**Texto:**
-----
30.6.25
CRISIS. Uso y abuso de la responsabilidad política
Por Javier Franzé (*)
No resulta coherente que un partido progresista reduzca la democracia a la competencia electoral.
Hoy en día nadie niega explícitamente que la ética política sea la ética de la responsabilidad. Ética política quiere decir que es posible hacer el bien en política y ética de la responsabilidad significa que el modo de obrar bien es hacerse responsable de las consecuencias de lo que uno hace.
Se enfatiza la responsabilidad personal porque se presupone que la política es, en general, más allá de los regímenes, épocas y lugares, toma de decisiones guiada por valores en un mundo imprevisible, no regido por leyes ni por principios que nos permitan saber exactamente qué va a pasar con la decisión que elegimos tomar.
Subrayar la responsabilidad no significa olvidar el contenido de la decisión. Los valores que la alimentan y las políticas que se buscan implementar son relevantes. Sin embargo, ese contenido es necesario pero no suficiente, porque no hay valores ni fines que per se hagan buena o mala la decisión.
La reflexión sobre la ética política presupone que no se puede saber a ciencia cierta qué valores son buenos y cuáles malos. También da por sentado que el mundo no tiene un sentido inherente, como cree la religión cristiana, por ejemplo. La consecuencia de todo esto es que el mundo no está hecho de modo tal que asegure el triunfo de los valores buenos y el fracaso de los malos. Así que el que toma una decisión política debe pensar que el valor que lo guía, aunque sea bueno para él, no por eso tiene asegurado producir resultados buenos, sino que puede traer consecuencias totalmente opuestas a lo que quería conseguir. El bien puede traer el mal y viceversa. Además, el que toma una decisión política desde puestos de poder no decide sólo ni principalmente para él ni para los suyos, sino para todos los miembros de la comunidad política. Su decisión es en un sentido personal, pero centralmente es general, porque se vuelve obligatoria para todos los habitantes de su comunidad, ya que el Estado posee el monopolio de la violencia legítima.
En definitiva, la ética de la responsabilidad es el modo de intentar hacer el bien en política en un mundo dominado por la incertidumbre y la contingencia.
-----
**Registros seleccionados:**
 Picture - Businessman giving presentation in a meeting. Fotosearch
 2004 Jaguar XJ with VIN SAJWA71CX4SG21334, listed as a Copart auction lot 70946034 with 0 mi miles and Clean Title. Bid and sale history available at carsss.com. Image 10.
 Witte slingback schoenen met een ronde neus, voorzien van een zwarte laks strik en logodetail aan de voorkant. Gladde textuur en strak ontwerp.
-----
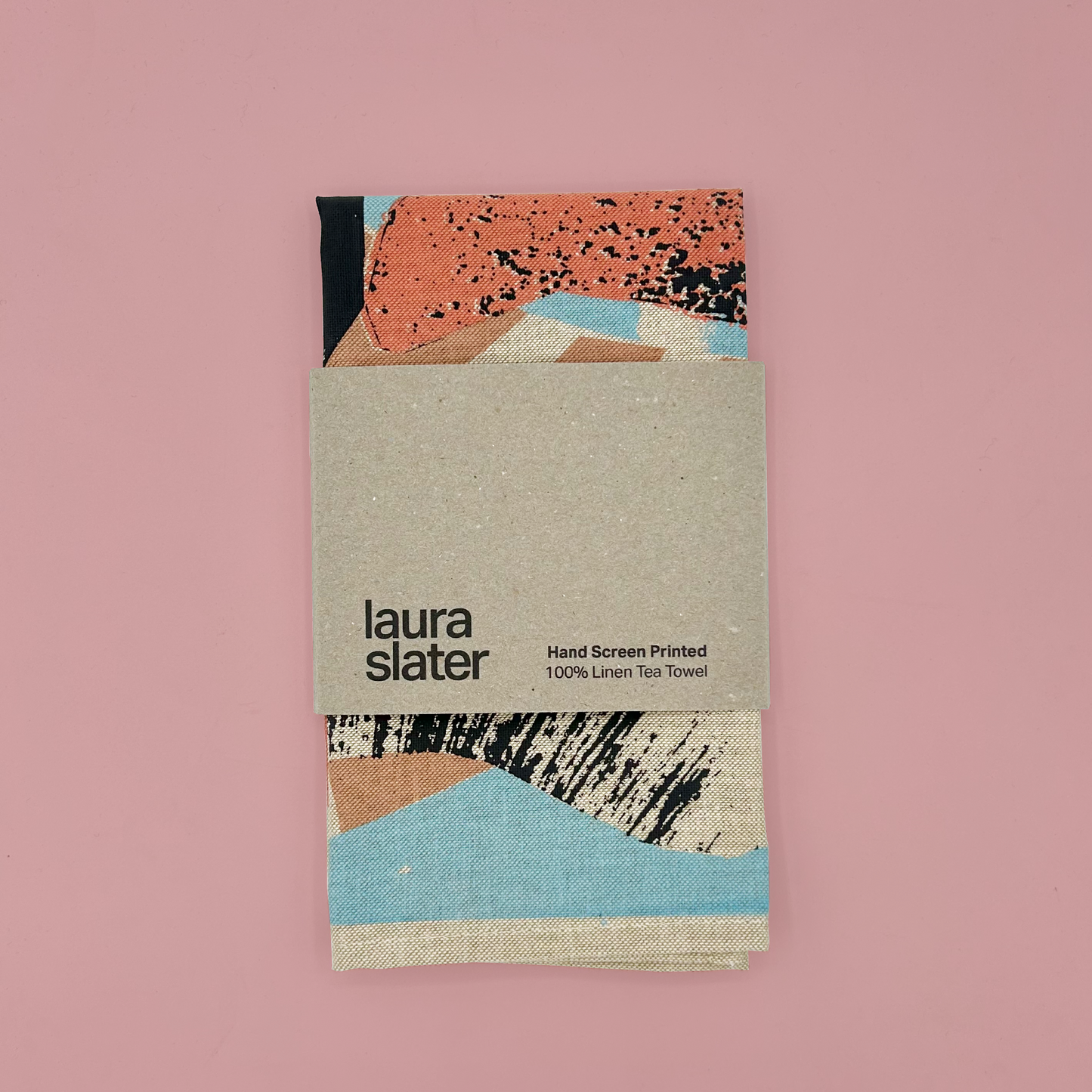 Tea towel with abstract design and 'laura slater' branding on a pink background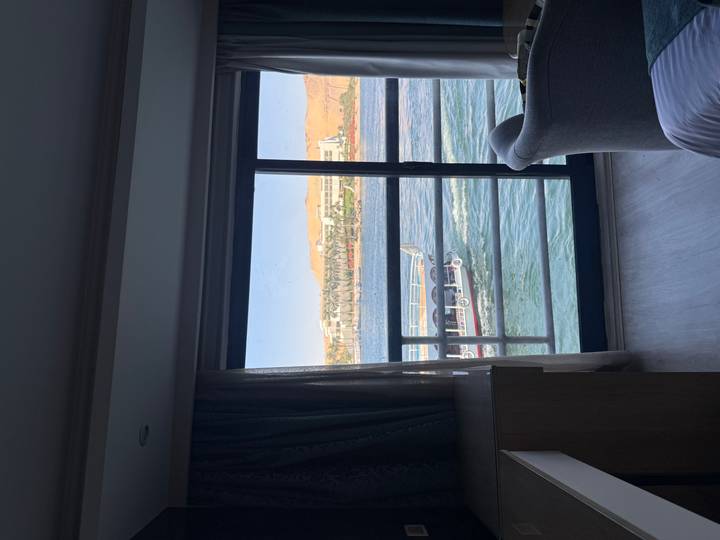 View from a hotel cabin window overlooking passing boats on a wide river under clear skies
-----
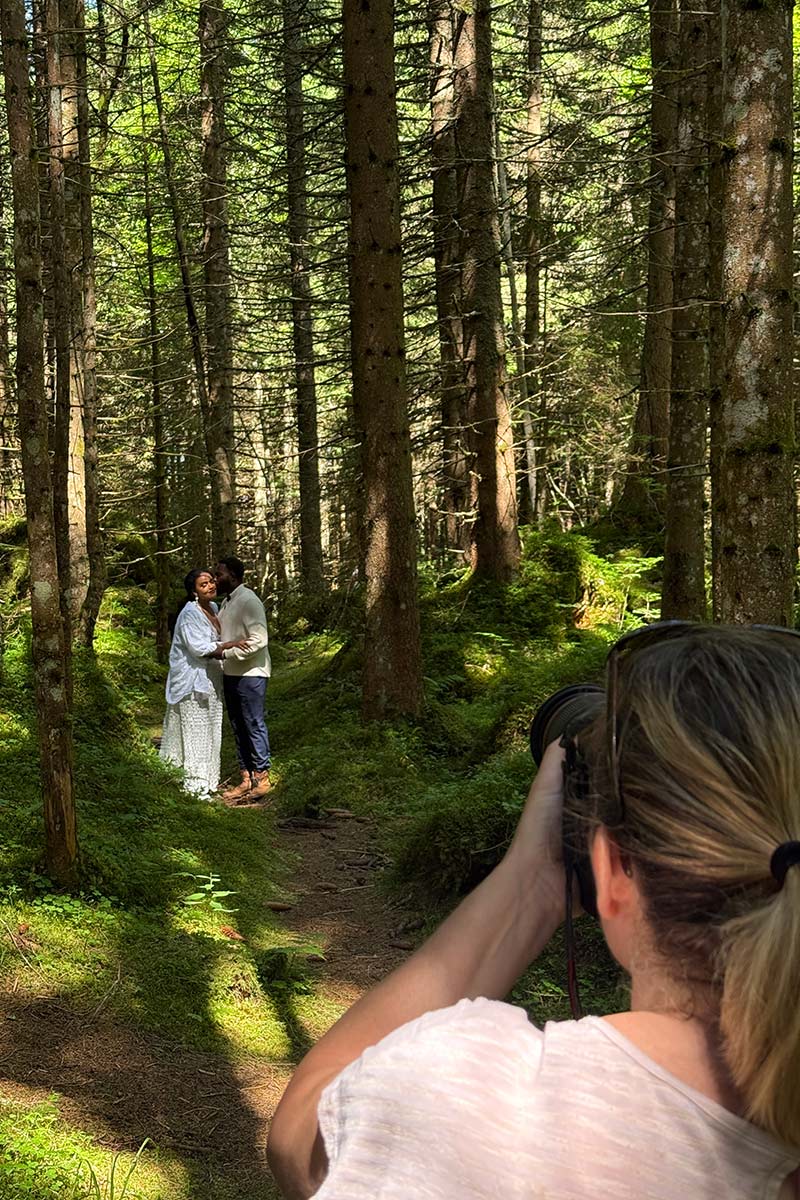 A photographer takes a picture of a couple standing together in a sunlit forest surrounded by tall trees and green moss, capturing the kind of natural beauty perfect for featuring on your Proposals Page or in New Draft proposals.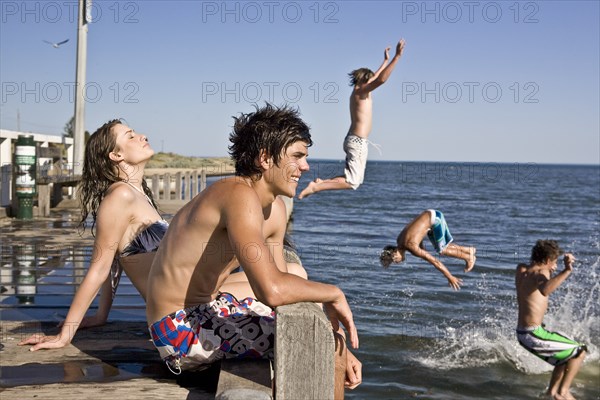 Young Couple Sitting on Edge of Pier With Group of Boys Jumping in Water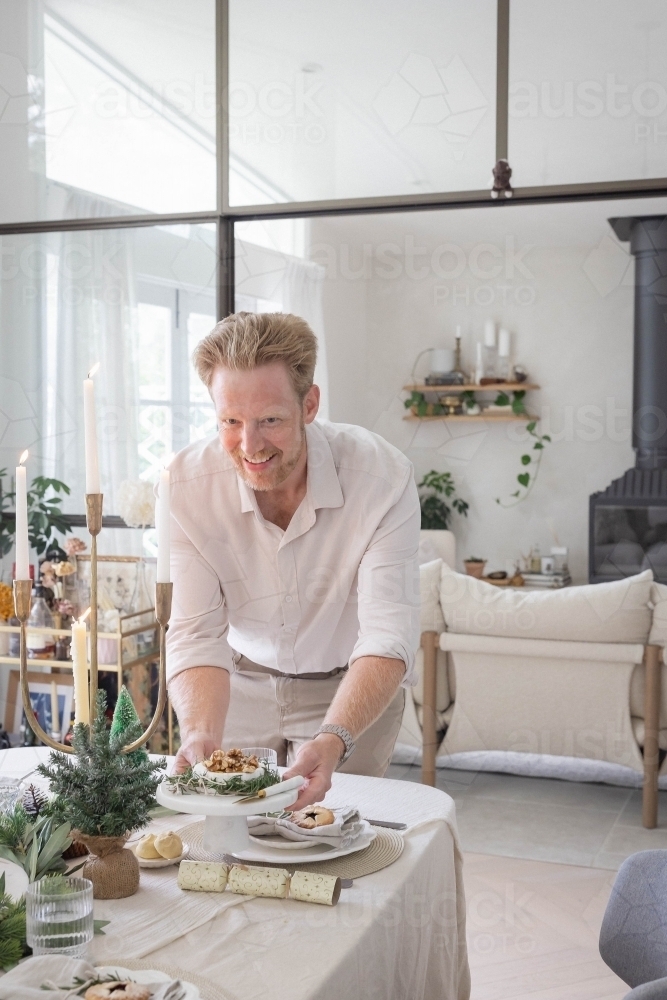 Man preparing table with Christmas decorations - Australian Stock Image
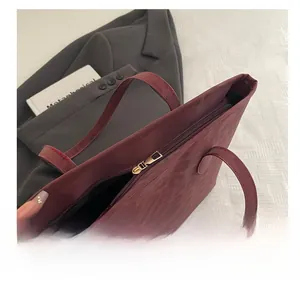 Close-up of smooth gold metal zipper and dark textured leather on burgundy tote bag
-----
**Preguntas por responder:**
1. Responde a partir del texto sobre la ética de la responsabilidad:
(a) ¿Qué significa "ética de la responsabilidad"?
(b) ¿Qué religión se da como ejemplo de la creencia de que el mundo tiene un sentido inherente?
(c) ¿Qué monopolio posee el Estado?
2. Según el texto sobre la ética de la responsabilidad, ¿por qué la decisión de quien gobierna desde puestos de poder es centralmente general y no solo personal?
3. Reanuda el texto sobre la ética de la responsabilidad a partir de su última oración.

**Respuestas por número:**
1.
(a) Significa que el modo de obrar bien es hacerse responsable de las consecuencias de lo que uno hace.
(b) La religión cristiana.
(c) El monopolio de la violencia legítima.

2. Quien decide desde puestos de poder no lo hace solo ni principalmente para sí ni para los suyos, sino para todos los miembros de la comunidad política. Su decisión se vuelve obligatoria para todos los habitantes de su comunidad, porque el Estado posee el monopolio de la violencia legítima.

3.
Pero la responsabilidad política no sólo se relaciona con lo que uno hace, sino también con lo que uno no hace y con lo que hacen otros. En efecto, parte de la decisión de los cargos de "máxima responsabilidad" es designar subordinados. Quien los nombra no sólo es responsable de elegirlos, sino también de que éstos desempeñen apropiadamente su cargo. Si un subordinado comete ilícitos o, incluso sin violar la ley, realiza acciones abiertamente reñidas con los valores que impulsa el gobierno, es responsable el que lo nombró: si lo sabe, porque ha elegido mal, y si no lo sabe, porque es un peligro para la comunidad que quien ejerce la máxima responsabilidad no se entere de lo que pasa a su alrededor.
En cualquier caso, como la asunción de la responsabilidad política es una decisión personal, la honestidad intelectual resulta crucial.
Ahora sabemos por qué no debemos alegrarnos tanto de la generalización del uso del término "responsabilidad". Es que a menudo se utiliza para dar lustre a las propias decisiones, pero sin respetar sinceramente su espíritu.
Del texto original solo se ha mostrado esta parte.